Ubu roi rules

05.12.2016 Kurt Bracharz

Die ersten Beispiele dafür, wie sich Trump das Regieren vorstellt, liegen schon jetzt vor, obwohl er noch gar nicht Präsident ist. Sie lassen vermuten, dass seine Amtszeit reichlich Stoff für Anekdoten bieten wird – hoffen wir, dass es dabei bleibt, also bei Geschichtchen. Wenn Trump stattdessen Geschichte schreiben will, könnte es eng werden.

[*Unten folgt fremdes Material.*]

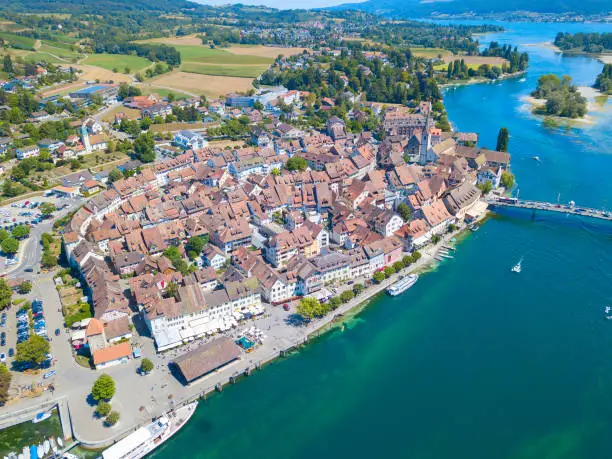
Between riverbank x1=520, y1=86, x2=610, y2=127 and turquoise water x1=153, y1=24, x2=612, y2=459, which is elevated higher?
riverbank x1=520, y1=86, x2=610, y2=127

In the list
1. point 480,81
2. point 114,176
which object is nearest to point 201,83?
point 114,176

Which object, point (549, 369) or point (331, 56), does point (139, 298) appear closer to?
point (549, 369)

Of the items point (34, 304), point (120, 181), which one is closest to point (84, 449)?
point (34, 304)

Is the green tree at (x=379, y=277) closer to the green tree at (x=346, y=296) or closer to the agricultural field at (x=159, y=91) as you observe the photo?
the green tree at (x=346, y=296)

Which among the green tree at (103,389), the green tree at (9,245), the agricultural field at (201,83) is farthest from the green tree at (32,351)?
the agricultural field at (201,83)

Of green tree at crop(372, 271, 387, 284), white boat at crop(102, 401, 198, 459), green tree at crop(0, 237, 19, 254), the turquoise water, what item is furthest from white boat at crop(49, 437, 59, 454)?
green tree at crop(372, 271, 387, 284)

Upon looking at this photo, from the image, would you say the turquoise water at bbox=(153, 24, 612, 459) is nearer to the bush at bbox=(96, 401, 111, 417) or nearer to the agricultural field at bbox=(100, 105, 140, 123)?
the bush at bbox=(96, 401, 111, 417)
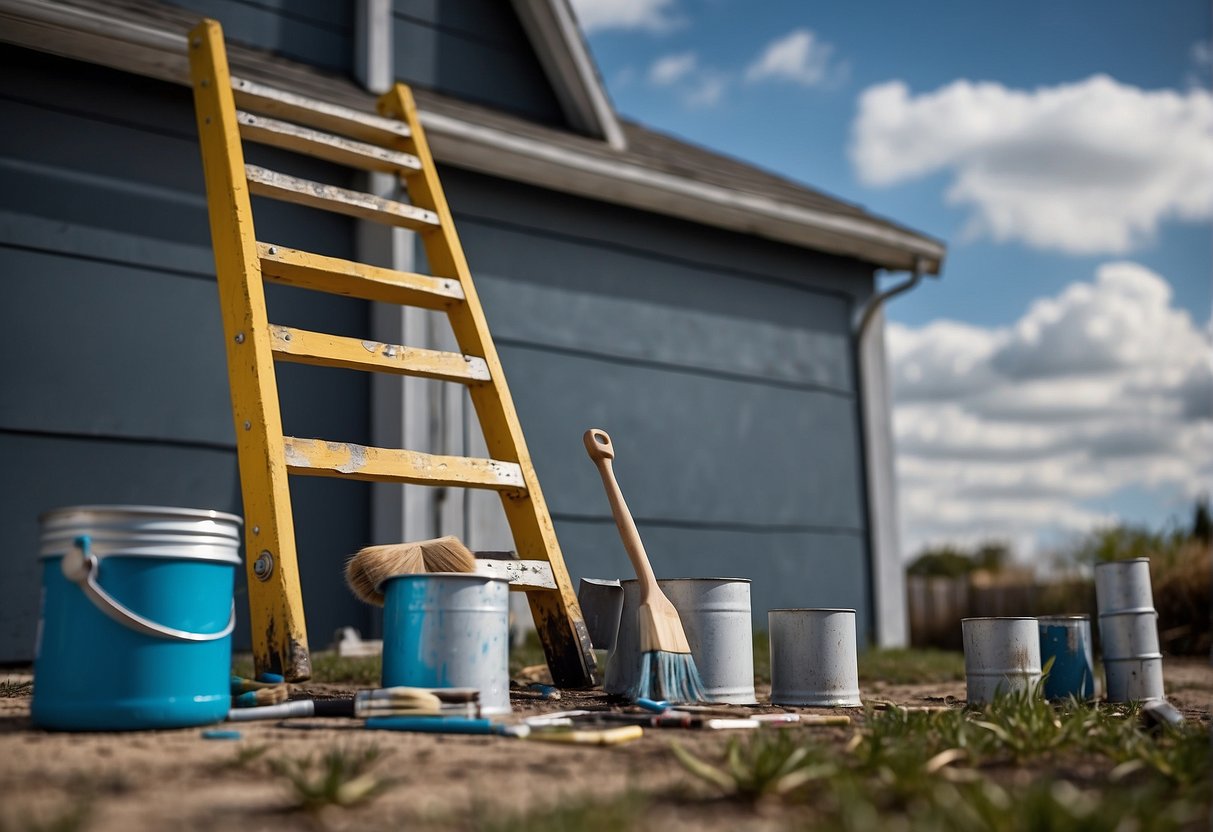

Kurz nach seiner Wahl rief Trump Greg Hayes, den Chef des Industriekonzerns United an, der eine Klimaanlagenfabrik von ihrem bisherigen Standort Indiana nach Mexiko verlegen wollte, was Trump schon im Wahlkampf aufgegriffen und kritisiert hatte. Trump twittert ja eigentlich lieber, aber hier musste er doch direkter agieren. Nach seiner eigenen Schilderung sagte er, die Jobs müssten im Land bleiben, und Greg verstand das, sagte aber, die Fabrik in Mexiko sei schon fast fertig gestellt, worauf Trump erwiderte: «Greg, das ist mir egal. Vermiete sie, verkaufe sie, reiß sie ab.»

Mit so einfachen Worten konnte er Hayes natürlich sofort überzeugen – und Trumps Zusage, dafür dem Betrieb in Indiana Steuererleichterungen zu gewähren, wird auch eine Rolle dabei gespielt haben, dass United nun immerhin 800 von den fraglichen 2100 Stellen im Land behält. Es haben bereits andere Unternehmen Interesse an einem solchen Deal gezeigt. Firmen, die auf Trumps Vorschläge anders reagieren, sollen mit 35 Prozent Zoll auf den Import von Waren aus ihren ausgelagerten Firmen bestraft werden, einfach per Ukas des Präsidenten. Das dürfte der Wirtschaftsanwaltsbranche starken Auftrieb geben (den sie allerdings gerade in den USA nicht gebraucht hätte).

Bernie Sanders meinte dazu, dann könne jetzt ja jeder Konzern mittels Abwanderungsfantasien Steuererleichterungen von der Regierung erpressen, die wiederum die Arbeiter zu bezahlen hätten.

Möglicherweise überträgt Trump dieses im ersten Fall so erfolgreiche Gesprächsmodell auch auf die Außenpolitik. Da er keinen Alkohol trinkt, wird er zwar nicht wie beispielsweise Richard Nixon nachts besoffen endlose Telefongespräche führen, aber man kann sich vorstellen, dass Trump stocknüchtern in Nordkorea anruft (der Geheimdienst wird ihn schon durchstellen können, so unfähig ist die NSA ja auch wieder nicht): «Hey, Fat Boy, ist es nicht ein komischer Zufall, dass eine der Hiroshima-Bomben genau so hieß wie du? Das ist doch nur ein Spaß, Kim! Aber ich sag dir was: Du brauchst keine Atombomben. Was du damit machst, ist mir egal. Vermiete sie, verkaufe sie, schmelz sie ein. Aber wirf sie nicht irgendwo ab, sondern gib sie auf. Wir haben eh die größeren. Meine Generäle wissen, wo du wohnst. Wenn du’s machst, schick ich dir auch einen Haufen Football-Stars und Hollywood-Bitches.»